Não obstante, em todas essas situações distintas existe um elemento comum, que é a necessidade de recursos financeiros novos para assegurar a viabilidade do programa de recuperação. Onde e como buscá-los? Na grande maioria dos casos os detentores do capital de empresas insolventes estão exauridos e não têm mais credibilidade para captar novos recursos. Os credores, via de regra os mais interessados na recuperação, relutam em colocar dinheiro bom ao lado de dinheiro ruim. No caso dos credores financeiros, os regulamentos sobre provisão para perdas do Banco Central dificultam o acesso a novos recursos. Na prática, as empresas em recuperação contam com apenas duas fontes de recursos: (1) as empresas de factoring ou bancos que possam adquirir os seus recebíveis; (2) a venda de unidades produtivas isoladas, que podem ser alienadas a terceiros sem o risco de sucessão das obrigações de qualquer espécie. 

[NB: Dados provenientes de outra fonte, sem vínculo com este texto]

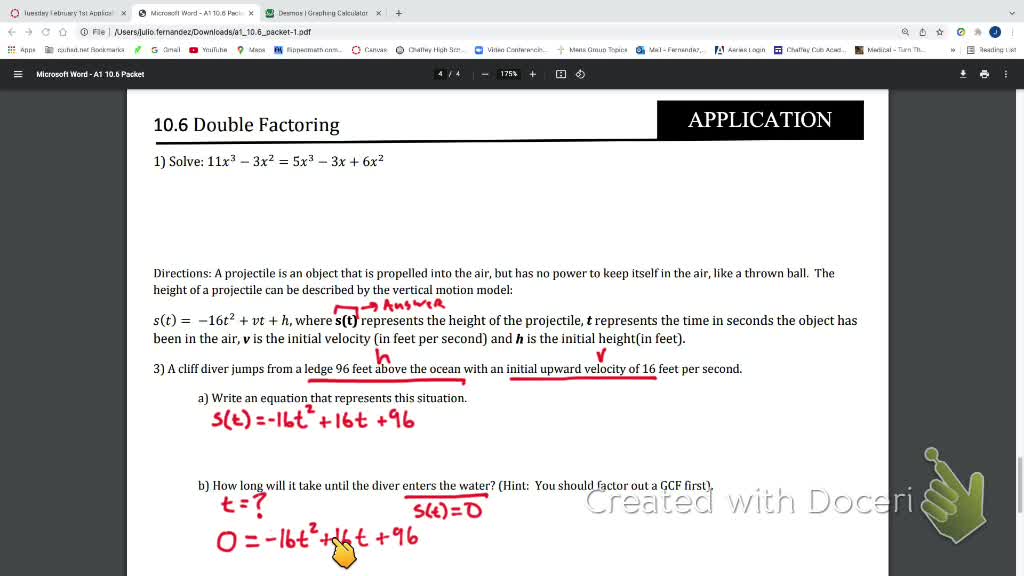 IM2 Alg 1 Trad. 10.6 Application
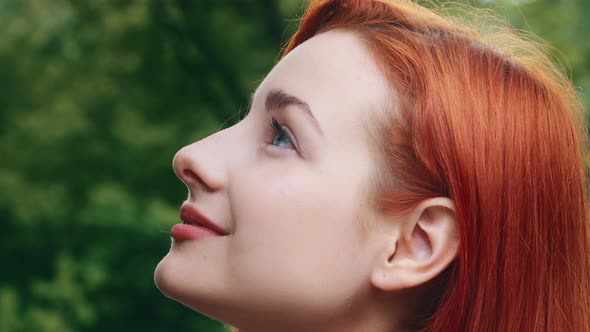 Close Up Profile Female Face Young Caucasian Pretty Beautiful Woman Girl Redhead Teenage Dreamer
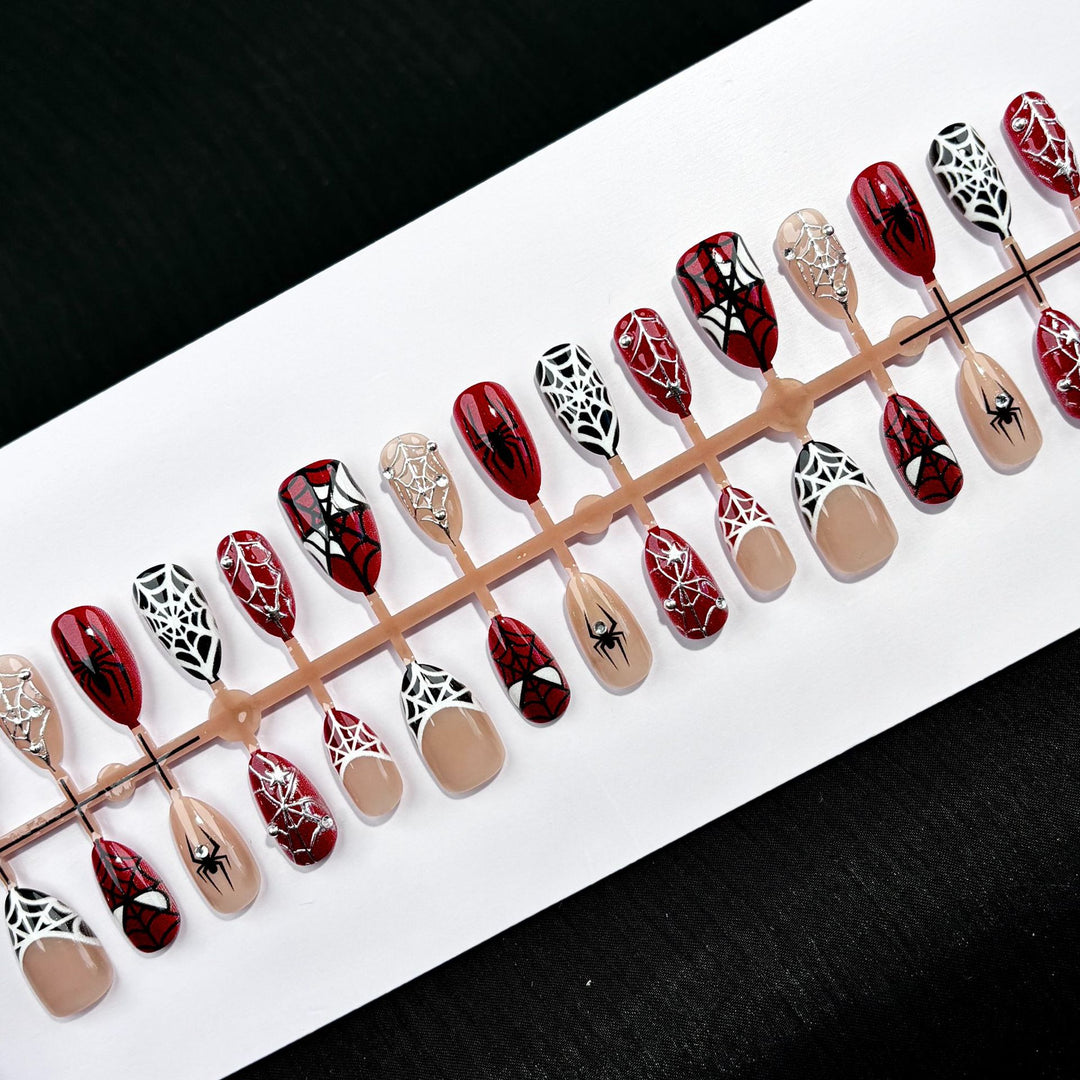 Artistic Spider-Themed Press-On Nail Kit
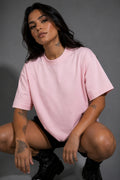 Camiseta Algodón Peruano Rosada Semi Oversize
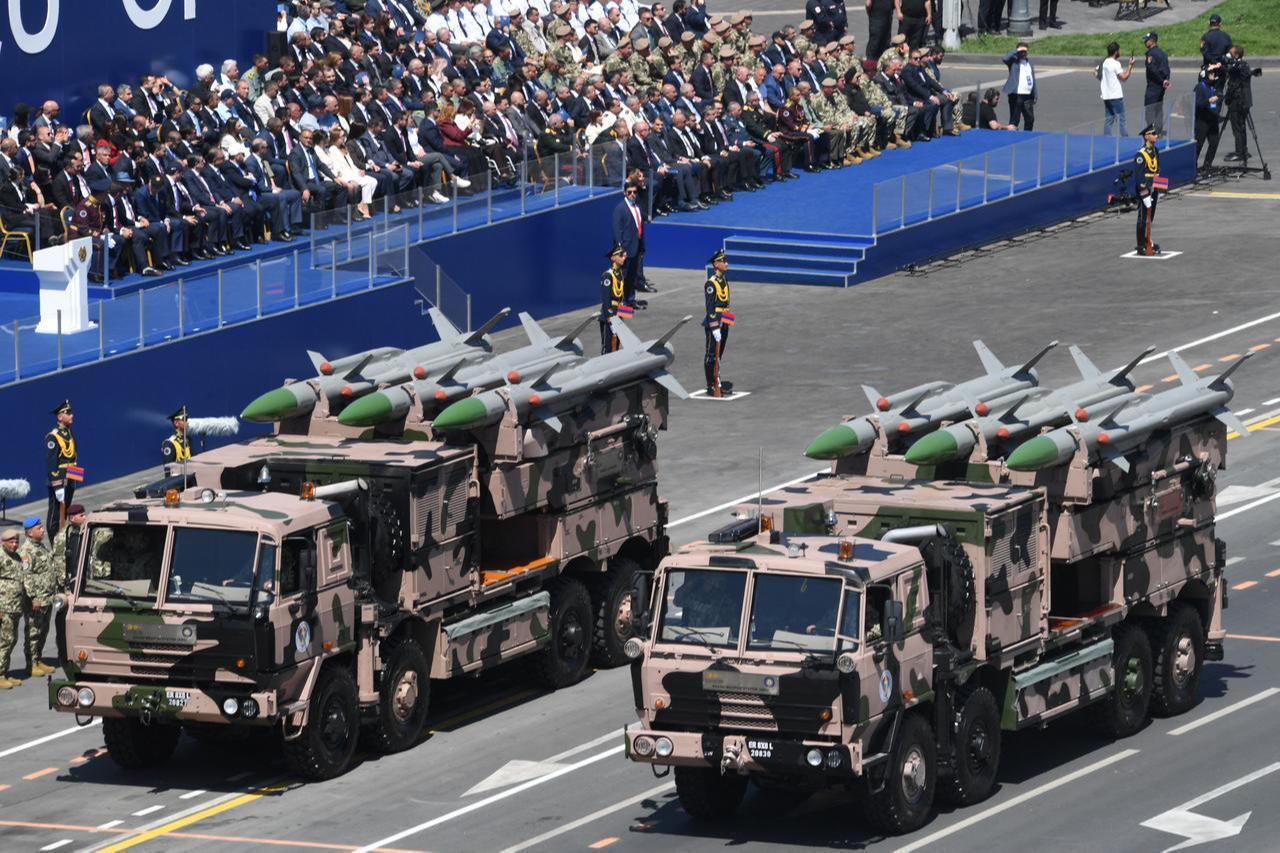 Missile launching systems of the Armenian army take part in a military parade during Armenia’s Republic Day in Yerevan on May 28, 2026. (AFP Photo)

A julgar pela experiência de outros países, em que a prática da recuperação de empresas está consolidada, essa é uma atividade econômica lucrativa, que deve ser incentivada por suas relevantes implicações econômicas e sociais. Caberia possivelmente às agências de fomento, tanto federal quanto estaduais, desenvolver políticas para incentivar a recuperação judicial das empresas, que poderiam incluir a fixação de critérios para realizar o diagnósticos das empresas em dificuldades, diretamente ou com o apoio de empresas terceirizadas, as regras para viabilizar o programa de recuperação e, sobretudo, definir as condições para a mobilização de recursos públicos e privados, peça essencial para o êxito do programa. Nesse contexto, o financiamento público dependeria não apenas da credibilidade do programa de reestruturação, mas do compromisso dos credores em aportar um volume de recursos pelos menos equivalente à participação do setor público. 

A experiência tem demonstrado que os recursos públicos, ainda que essenciais, são em geral modestos em comparação com os benefícios gerados pela recuperação. Nessas condições, os recursos aplicados pela agência de fomento em projetos bem estruturados de recuperação são normalmente devolvidos ao setor público, com juros de mercado, pelas empresas recuperadas tornando assim as agências de fomento autosustentáveis. Esse, aliás, é o espírito com que já opera o Banco Nacional de Desenvolvimento Econômico e Social (BNDES), através do BNDESPar, na promoção de novos investimentos. A implantação de um programa e de uma política de recuperação de empresas poderia tornar-se ainda mais eficaz se fossem alteradas algumas das disposições da legislação pertinente, conforme as sugestões apresentadas ao conselho jurídico da Federação das Indústrias do Estado de São Paulo (Fiesp).